*TEXTO PARA LEITURA*

┏━━

Quando a Segunda Guerra Mundial acabou, o
mundo precisava de um novo redimensionamento. O homem já não era mais o mesmo.
Novos caminhos eram mais que necessários. Assim, nos estados Unidos da América,
Bob Dylan afirmava que os tempos estavam mudando. The times they are
a-changing, dizia o músico. Seus versos já eram mais discutidos que os
poemas de T.S.Eliot. No ritmo das mudanças, McLuhan era mais lido que Karl Marx
e o consumo, esse grande deus hodierno, já surgia nas pinturas de Andy Warhol e
Jean-Michel Basquiat.
Na velha Londres, David Bowie encarnava Ziggy Stardust. Caído na Terra, esse ser vindo das estrelas era capaz de assistir, ao mesmo tempo, cinqüenta telas de TV. Tratava-se, é claro, de uma releitura de Argos. E nada melhor que Argos para representar uma época capaz de fazer sentir tudo ao mesmo tempo.
Ernest Hemingway |
Essa forma semiótica de ver as coisas foi denominada por críticos literários como Ihab Hassan, Leslie Fieldler, Irving Howe e Harry Living, nos anos 50 e 60, como Pós-Modernismo. Termo esse que não deve, em hipótese alguma, ser usado como sinônimo de Pós-Modernidade, pois enquanto o termo Pós-Modernidade está relacionado aos estudos sociais, Pós-Modernismo relaciona-se aos estudos culturais. Assim sendo, no centro do que se convencionará chamar de Pós-Modernismo, surgirão termos relevantes como: metalingüística, metalinguagem, metaficção e intertextualidade, entre inúmeros outros.

┗━━

*AÇÕES NECESSÁRIAS*
**A)** No texto sobre o Pós-Modernismo, em que décadas os críticos literários deram esse nome à forma semiótica de ver as coisas?
**B)** Reproduza literalmente o trecho do texto sobre o Pós-Modernismo que começa em "Quando a Segunda" e segue até "Jean-Michel Basquiat.".
**C)** Segundo o texto sobre o Pós-Modernismo, por que o termo Pós-Modernismo não deve ser usado como sinônimo de Pós-Modernidade? Responda em uma a três frases.
As linhas abaixo não têm nenhuma relação com o texto sobre o Pós-Modernismo.

*SEGMENTO DE DADOS*
┏━━

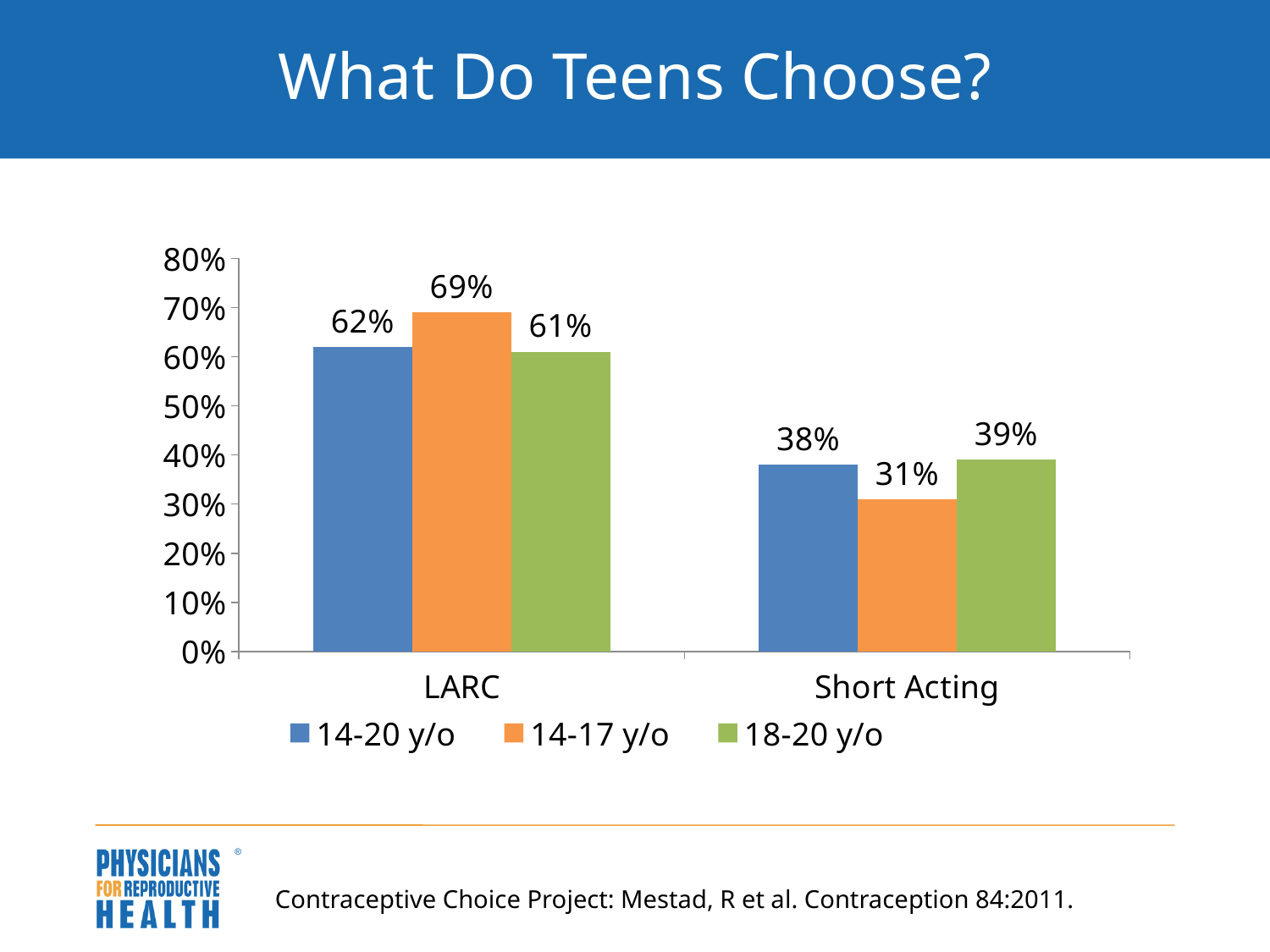
How many categories are shown on the x axis? 2 What percentage of 14-17 year olds chose LARC? 69% What is the value for the 18-20 y/o series in the Short Acting category? 39% Which age group has the highest value for LARC? 14-17 y/o What is the difference between the 14-17 y/o values for LARC and Short Acting? 38% What percentage of 14-20 year olds chose Short Acting methods? 38% How many series does the legend list? 3 What is the title of the slide? What Do Teens Choose? What kind of chart is shown on the slide? Bar chart Which age group has the lowest value for Short Acting? 14-17 y/o Which is larger: the 14-20 y/o value for LARC or the 14-20 y/o value for Short Acting? LARC What is the difference between the 14-20 y/o and 18-20 y/o values for LARC? 1%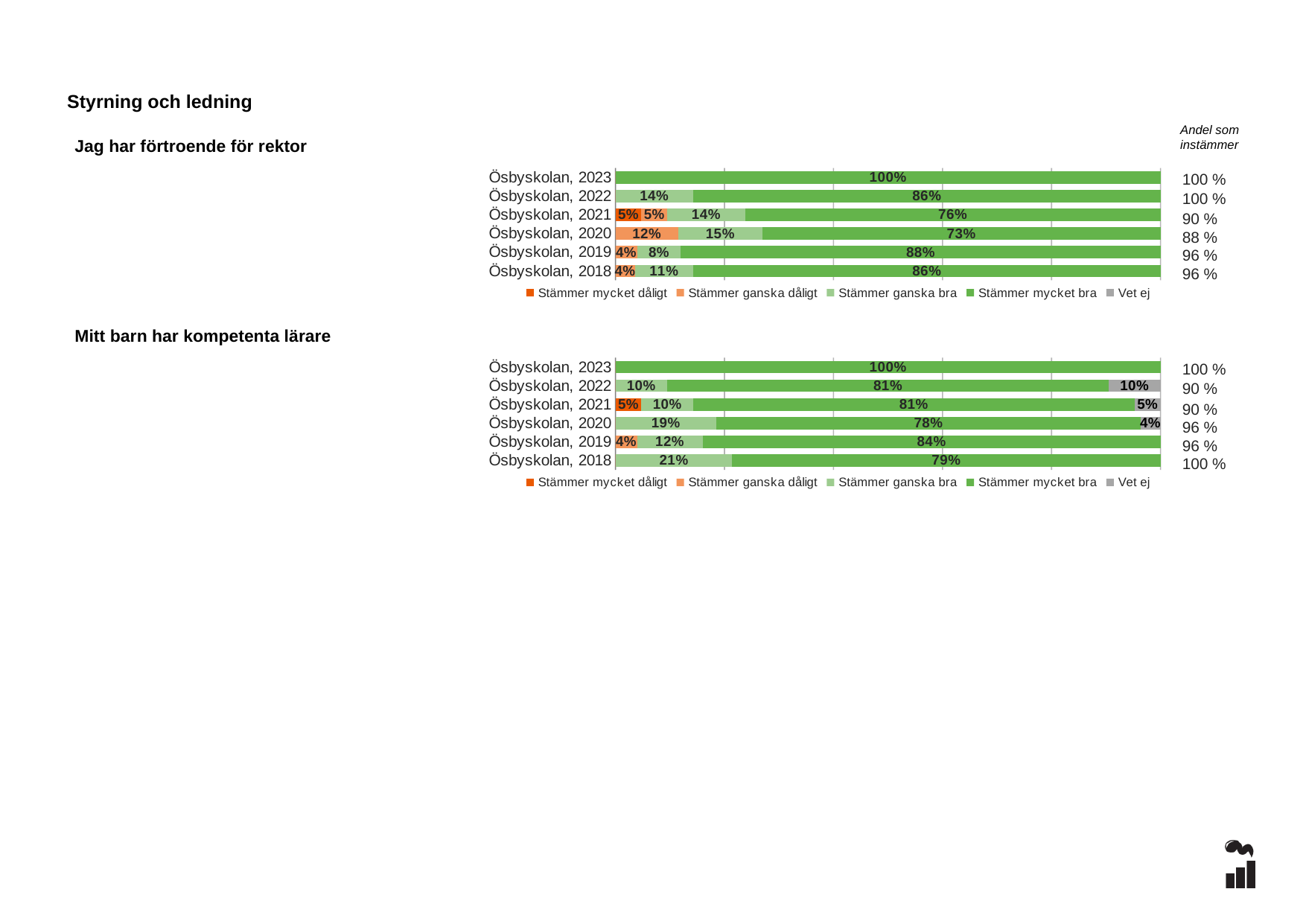
How many series does the legend of the chart 'Mitt barn har kompetenta lärare' list? 5 What kind of chart is 'Jag har förtroende för rektor'? Stacked bar chart In the chart 'Mitt barn har kompetenta lärare', what is the 'Andel som instämmer' value shown for Ösbyskolan, 2020? 96 % In the chart 'Jag har förtroende för rektor', what is the value for 'Stämmer ganska bra' for Ösbyskolan, 2022? 14% In the chart 'Jag har förtroende för rektor', how many categories (bars) are shown? 6 In the chart 'Jag har förtroende för rektor', what is the difference between the 'Stämmer mycket bra' values for Ösbyskolan, 2019 and Ösbyskolan, 2020? 15% In the chart 'Jag har förtroende för rektor', which year has the lowest value for 'Stämmer mycket bra'? Ösbyskolan, 2020 In the chart 'Mitt barn har kompetenta lärare', what is the value for 'Stämmer ganska bra' for Ösbyskolan, 2018? 21% In the chart 'Mitt barn har kompetenta lärare', what is the value for 'Vet ej' for Ösbyskolan, 2022? 10% In the chart 'Mitt barn har kompetenta lärare', is the 'Stämmer mycket bra' value larger for Ösbyskolan, 2019 or Ösbyskolan, 2020? Ösbyskolan, 2019 In the chart 'Jag har förtroende för rektor', what is the value for 'Stämmer mycket bra' for Ösbyskolan, 2021? 76% In the chart 'Mitt barn har kompetenta lärare', which year has the highest value for 'Stämmer mycket bra'? Ösbyskolan, 2023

┗━━

*RESPOSTAS POR TAREFA*
**A)** Nos anos 50 e 60.

**B)**
Quando a Segunda Guerra Mundial acabou, o
mundo precisava de um novo redimensionamento. O homem já não era mais o mesmo.
Novos caminhos eram mais que necessários. Assim, nos estados Unidos da América,
Bob Dylan afirmava que os tempos estavam mudando. The times they are
a-changing, dizia o músico. Seus versos já eram mais discutidos que os
poemas de T.S.Eliot. No ritmo das mudanças, McLuhan era mais lido que Karl Marx
e o consumo, esse grande deus hodierno, já surgia nas pinturas de Andy Warhol e
Jean-Michel Basquiat.

**C)** Os dois termos pertencem a campos diferentes. Pós-Modernidade está relacionado aos estudos sociais, enquanto Pós-Modernismo se relaciona aos estudos culturais.